Reproduce every one of the records below word for word, with no line altered, added, or left out.

[Start Extracted entries]

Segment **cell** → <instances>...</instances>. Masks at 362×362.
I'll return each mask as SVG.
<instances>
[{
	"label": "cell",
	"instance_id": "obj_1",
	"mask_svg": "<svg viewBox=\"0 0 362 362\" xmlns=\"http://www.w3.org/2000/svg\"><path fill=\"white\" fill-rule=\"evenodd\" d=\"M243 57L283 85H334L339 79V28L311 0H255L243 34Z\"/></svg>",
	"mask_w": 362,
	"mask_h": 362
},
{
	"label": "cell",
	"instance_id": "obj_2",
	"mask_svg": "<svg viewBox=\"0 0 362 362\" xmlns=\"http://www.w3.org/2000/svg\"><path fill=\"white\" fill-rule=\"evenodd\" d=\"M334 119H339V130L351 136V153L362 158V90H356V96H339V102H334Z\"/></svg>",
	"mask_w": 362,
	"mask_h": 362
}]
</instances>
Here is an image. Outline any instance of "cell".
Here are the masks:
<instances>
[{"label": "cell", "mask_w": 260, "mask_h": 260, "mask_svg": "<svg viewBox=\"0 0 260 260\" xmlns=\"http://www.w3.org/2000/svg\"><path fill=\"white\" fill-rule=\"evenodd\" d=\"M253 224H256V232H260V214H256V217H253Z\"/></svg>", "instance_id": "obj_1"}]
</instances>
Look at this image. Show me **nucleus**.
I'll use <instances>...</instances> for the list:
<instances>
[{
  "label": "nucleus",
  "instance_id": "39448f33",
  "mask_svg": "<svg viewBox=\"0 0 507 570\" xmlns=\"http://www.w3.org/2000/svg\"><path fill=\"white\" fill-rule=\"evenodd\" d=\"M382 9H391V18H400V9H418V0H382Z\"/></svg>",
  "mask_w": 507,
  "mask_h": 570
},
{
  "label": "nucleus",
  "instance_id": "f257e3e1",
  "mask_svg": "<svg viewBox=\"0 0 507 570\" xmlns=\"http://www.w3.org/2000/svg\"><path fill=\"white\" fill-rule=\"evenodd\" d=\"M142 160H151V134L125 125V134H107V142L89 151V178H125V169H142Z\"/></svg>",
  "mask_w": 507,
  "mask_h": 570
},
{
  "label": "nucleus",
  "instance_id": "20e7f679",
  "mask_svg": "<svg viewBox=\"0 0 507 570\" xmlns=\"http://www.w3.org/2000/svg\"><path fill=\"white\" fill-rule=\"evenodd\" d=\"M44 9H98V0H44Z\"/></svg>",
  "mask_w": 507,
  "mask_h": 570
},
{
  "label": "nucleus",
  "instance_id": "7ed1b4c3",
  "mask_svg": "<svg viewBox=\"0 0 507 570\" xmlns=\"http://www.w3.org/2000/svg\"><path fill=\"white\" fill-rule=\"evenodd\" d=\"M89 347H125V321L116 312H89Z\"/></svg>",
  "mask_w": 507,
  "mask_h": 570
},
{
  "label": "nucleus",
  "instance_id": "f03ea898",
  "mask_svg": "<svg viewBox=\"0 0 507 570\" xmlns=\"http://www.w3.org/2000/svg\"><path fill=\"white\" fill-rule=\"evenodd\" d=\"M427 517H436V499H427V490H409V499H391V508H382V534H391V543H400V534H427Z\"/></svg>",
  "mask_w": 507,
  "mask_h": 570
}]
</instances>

[End Extracted entries]

Answer for this exercise:
Segment **cell** → <instances>...</instances>. Masks at 362×362.
I'll return each mask as SVG.
<instances>
[{
	"label": "cell",
	"instance_id": "obj_1",
	"mask_svg": "<svg viewBox=\"0 0 362 362\" xmlns=\"http://www.w3.org/2000/svg\"><path fill=\"white\" fill-rule=\"evenodd\" d=\"M243 57L283 85H334L339 79V28L311 0H255L243 34Z\"/></svg>",
	"mask_w": 362,
	"mask_h": 362
},
{
	"label": "cell",
	"instance_id": "obj_2",
	"mask_svg": "<svg viewBox=\"0 0 362 362\" xmlns=\"http://www.w3.org/2000/svg\"><path fill=\"white\" fill-rule=\"evenodd\" d=\"M334 119H339V130L351 136V153L362 158V90H356V96H339V102H334Z\"/></svg>",
	"mask_w": 362,
	"mask_h": 362
}]
</instances>
Here is an image. Outline any instance of "cell".
Here are the masks:
<instances>
[{"label": "cell", "mask_w": 260, "mask_h": 260, "mask_svg": "<svg viewBox=\"0 0 260 260\" xmlns=\"http://www.w3.org/2000/svg\"><path fill=\"white\" fill-rule=\"evenodd\" d=\"M253 224H256V232H260V214H256V217H253Z\"/></svg>", "instance_id": "obj_1"}]
</instances>
Look at this image. Show me **nucleus**.
I'll use <instances>...</instances> for the list:
<instances>
[{
  "label": "nucleus",
  "instance_id": "39448f33",
  "mask_svg": "<svg viewBox=\"0 0 507 570\" xmlns=\"http://www.w3.org/2000/svg\"><path fill=\"white\" fill-rule=\"evenodd\" d=\"M382 9H391V18H400V9H418V0H382Z\"/></svg>",
  "mask_w": 507,
  "mask_h": 570
},
{
  "label": "nucleus",
  "instance_id": "f257e3e1",
  "mask_svg": "<svg viewBox=\"0 0 507 570\" xmlns=\"http://www.w3.org/2000/svg\"><path fill=\"white\" fill-rule=\"evenodd\" d=\"M142 160H151V134L125 125V134H107V142L89 151V178H125V169H142Z\"/></svg>",
  "mask_w": 507,
  "mask_h": 570
},
{
  "label": "nucleus",
  "instance_id": "20e7f679",
  "mask_svg": "<svg viewBox=\"0 0 507 570\" xmlns=\"http://www.w3.org/2000/svg\"><path fill=\"white\" fill-rule=\"evenodd\" d=\"M44 9H98V0H44Z\"/></svg>",
  "mask_w": 507,
  "mask_h": 570
},
{
  "label": "nucleus",
  "instance_id": "7ed1b4c3",
  "mask_svg": "<svg viewBox=\"0 0 507 570\" xmlns=\"http://www.w3.org/2000/svg\"><path fill=\"white\" fill-rule=\"evenodd\" d=\"M89 347H125V321L116 312H89Z\"/></svg>",
  "mask_w": 507,
  "mask_h": 570
},
{
  "label": "nucleus",
  "instance_id": "f03ea898",
  "mask_svg": "<svg viewBox=\"0 0 507 570\" xmlns=\"http://www.w3.org/2000/svg\"><path fill=\"white\" fill-rule=\"evenodd\" d=\"M427 517H436V499H427V490H409V499H391V508H382V534H391V543H400V534H427Z\"/></svg>",
  "mask_w": 507,
  "mask_h": 570
}]
</instances>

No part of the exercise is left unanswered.